Spatial data with pictures:
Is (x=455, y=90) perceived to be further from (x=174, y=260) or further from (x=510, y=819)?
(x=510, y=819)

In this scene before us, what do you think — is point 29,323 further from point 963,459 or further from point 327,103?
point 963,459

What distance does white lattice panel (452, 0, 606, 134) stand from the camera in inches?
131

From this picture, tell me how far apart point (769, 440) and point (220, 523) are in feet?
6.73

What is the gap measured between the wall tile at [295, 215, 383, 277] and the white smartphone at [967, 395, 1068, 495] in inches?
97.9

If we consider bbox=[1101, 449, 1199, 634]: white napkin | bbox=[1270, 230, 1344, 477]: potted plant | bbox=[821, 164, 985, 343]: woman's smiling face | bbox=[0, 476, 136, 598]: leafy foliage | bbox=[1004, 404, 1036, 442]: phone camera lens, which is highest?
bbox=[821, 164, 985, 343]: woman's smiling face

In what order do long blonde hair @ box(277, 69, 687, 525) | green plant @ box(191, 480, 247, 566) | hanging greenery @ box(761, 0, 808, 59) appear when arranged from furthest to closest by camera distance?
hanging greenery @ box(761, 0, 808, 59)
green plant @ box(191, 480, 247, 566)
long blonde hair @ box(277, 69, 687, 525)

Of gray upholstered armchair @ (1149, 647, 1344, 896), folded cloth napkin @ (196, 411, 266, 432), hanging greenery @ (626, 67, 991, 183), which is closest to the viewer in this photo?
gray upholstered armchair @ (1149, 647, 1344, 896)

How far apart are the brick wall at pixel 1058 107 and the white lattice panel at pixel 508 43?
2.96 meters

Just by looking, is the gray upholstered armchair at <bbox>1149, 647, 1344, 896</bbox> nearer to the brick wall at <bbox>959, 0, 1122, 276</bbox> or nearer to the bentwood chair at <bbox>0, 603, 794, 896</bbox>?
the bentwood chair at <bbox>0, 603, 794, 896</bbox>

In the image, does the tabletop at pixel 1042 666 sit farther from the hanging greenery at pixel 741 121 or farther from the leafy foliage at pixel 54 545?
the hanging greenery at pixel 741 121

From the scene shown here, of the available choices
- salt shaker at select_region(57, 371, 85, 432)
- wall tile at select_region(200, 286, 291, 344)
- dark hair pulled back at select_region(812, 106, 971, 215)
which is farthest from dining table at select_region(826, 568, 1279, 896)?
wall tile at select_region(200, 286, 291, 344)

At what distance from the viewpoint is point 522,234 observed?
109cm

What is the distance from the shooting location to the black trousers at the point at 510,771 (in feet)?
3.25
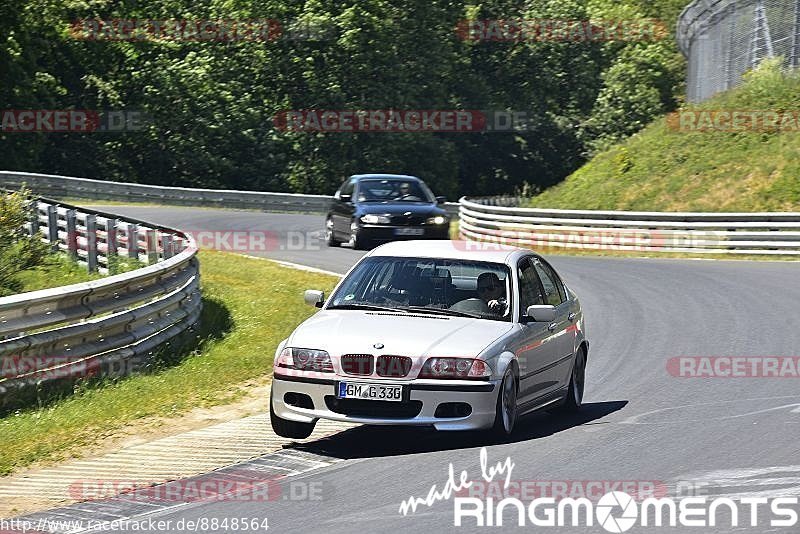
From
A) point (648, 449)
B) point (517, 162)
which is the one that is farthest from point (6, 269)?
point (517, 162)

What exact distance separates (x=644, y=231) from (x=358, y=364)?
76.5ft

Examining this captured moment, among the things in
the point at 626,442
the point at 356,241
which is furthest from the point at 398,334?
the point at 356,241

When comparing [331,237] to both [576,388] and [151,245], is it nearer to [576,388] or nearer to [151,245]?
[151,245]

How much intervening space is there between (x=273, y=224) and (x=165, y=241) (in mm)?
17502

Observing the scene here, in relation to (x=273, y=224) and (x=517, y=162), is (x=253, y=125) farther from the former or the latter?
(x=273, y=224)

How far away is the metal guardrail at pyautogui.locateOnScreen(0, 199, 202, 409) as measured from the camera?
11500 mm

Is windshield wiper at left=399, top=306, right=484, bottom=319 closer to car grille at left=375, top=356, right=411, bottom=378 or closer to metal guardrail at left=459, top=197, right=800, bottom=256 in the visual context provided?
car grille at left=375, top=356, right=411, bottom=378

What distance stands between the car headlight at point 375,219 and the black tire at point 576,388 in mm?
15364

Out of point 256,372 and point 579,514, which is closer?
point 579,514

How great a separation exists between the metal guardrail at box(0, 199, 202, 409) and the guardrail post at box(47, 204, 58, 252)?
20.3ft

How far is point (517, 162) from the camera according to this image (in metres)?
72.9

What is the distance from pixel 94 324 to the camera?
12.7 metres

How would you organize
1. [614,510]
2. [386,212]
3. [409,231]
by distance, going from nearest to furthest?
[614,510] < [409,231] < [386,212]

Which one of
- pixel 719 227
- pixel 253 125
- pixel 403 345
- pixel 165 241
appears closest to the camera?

Written problem
Duplicate all of the material above, line for line, without changing anything. Leave the pictures out of your answer.

Reply to the exercise
Is (x=455, y=90) perceived to be further from (x=174, y=260) or further from (x=510, y=819)?
(x=510, y=819)

In this scene before us, what do you think — is point 29,323 further from point 963,459 or further from point 327,103?
point 963,459

What distance does white lattice panel (452, 0, 606, 134) stand from the camera in inches?
131

From this picture, tell me how far apart point (769, 440) and point (220, 523) are in feet?
6.73

What is the gap measured between the wall tile at [295, 215, 383, 277] and the white smartphone at [967, 395, 1068, 495] in inches?
97.9

If we consider bbox=[1101, 449, 1199, 634]: white napkin | bbox=[1270, 230, 1344, 477]: potted plant | bbox=[821, 164, 985, 343]: woman's smiling face | bbox=[0, 476, 136, 598]: leafy foliage | bbox=[1004, 404, 1036, 442]: phone camera lens, which is highest?
bbox=[821, 164, 985, 343]: woman's smiling face

In what order do long blonde hair @ box(277, 69, 687, 525) | green plant @ box(191, 480, 247, 566) | hanging greenery @ box(761, 0, 808, 59) appear when arranged from furthest to closest by camera distance?
hanging greenery @ box(761, 0, 808, 59)
green plant @ box(191, 480, 247, 566)
long blonde hair @ box(277, 69, 687, 525)

Of gray upholstered armchair @ (1149, 647, 1344, 896), folded cloth napkin @ (196, 411, 266, 432), hanging greenery @ (626, 67, 991, 183), which is closest to the viewer in this photo?
gray upholstered armchair @ (1149, 647, 1344, 896)

How far apart are the brick wall at pixel 1058 107 and the white lattice panel at pixel 508 43?
2.96 meters

Just by looking, is the gray upholstered armchair at <bbox>1149, 647, 1344, 896</bbox> nearer to the brick wall at <bbox>959, 0, 1122, 276</bbox> or nearer to the bentwood chair at <bbox>0, 603, 794, 896</bbox>?
the bentwood chair at <bbox>0, 603, 794, 896</bbox>

In the image, does the tabletop at pixel 1042 666 sit farther from the hanging greenery at pixel 741 121 or farther from the leafy foliage at pixel 54 545?
the hanging greenery at pixel 741 121

From the scene shown here, of the available choices
- salt shaker at select_region(57, 371, 85, 432)
- wall tile at select_region(200, 286, 291, 344)
- dark hair pulled back at select_region(812, 106, 971, 215)
which is farthest from dining table at select_region(826, 568, 1279, 896)?
wall tile at select_region(200, 286, 291, 344)

At what distance from the viewpoint is point 522,234 observed?
109cm

What is the distance from the shooting location to the black trousers at the point at 510,771 (in feet)?
3.25
From
A) point (648, 449)
B) point (517, 162)
which is the one that is farthest from point (6, 269)?
point (517, 162)

What exact distance separates (x=644, y=231) from (x=358, y=364)?
76.5ft

Examining this captured moment, among the things in
the point at 626,442
the point at 356,241
which is furthest from the point at 398,334?
the point at 356,241

When comparing [331,237] to both [576,388] and [151,245], is it nearer to [576,388] or nearer to [151,245]?
[151,245]

How much intervening space is there between (x=273, y=224) and (x=165, y=241) (in mm)?
17502

Observing the scene here, in relation to (x=273, y=224) and (x=517, y=162), is (x=253, y=125) farther from the former or the latter?
(x=273, y=224)

How far away is the metal guardrail at pyautogui.locateOnScreen(0, 199, 202, 409) as measured from the camera?
11500 mm

Is windshield wiper at left=399, top=306, right=484, bottom=319 closer to car grille at left=375, top=356, right=411, bottom=378 or closer to metal guardrail at left=459, top=197, right=800, bottom=256 in the visual context provided?
car grille at left=375, top=356, right=411, bottom=378

What distance stands between the car headlight at point 375,219 and the black tire at point 576,388 in mm?
15364

Out of point 256,372 and point 579,514, which is closer?
point 579,514

How great a separation exists between the metal guardrail at box(0, 199, 202, 409) and the guardrail post at box(47, 204, 58, 252)?
20.3ft

How far is point (517, 162) from the camera according to this image (in metres)?
72.9

What is the distance from pixel 94 324 to the camera?
12.7 metres

How would you organize
1. [614,510]
2. [386,212]
3. [409,231]
by distance, going from nearest to furthest?
[614,510] < [409,231] < [386,212]

Which one of
- pixel 719 227
- pixel 253 125
- pixel 403 345
- pixel 165 241
appears closest to the camera?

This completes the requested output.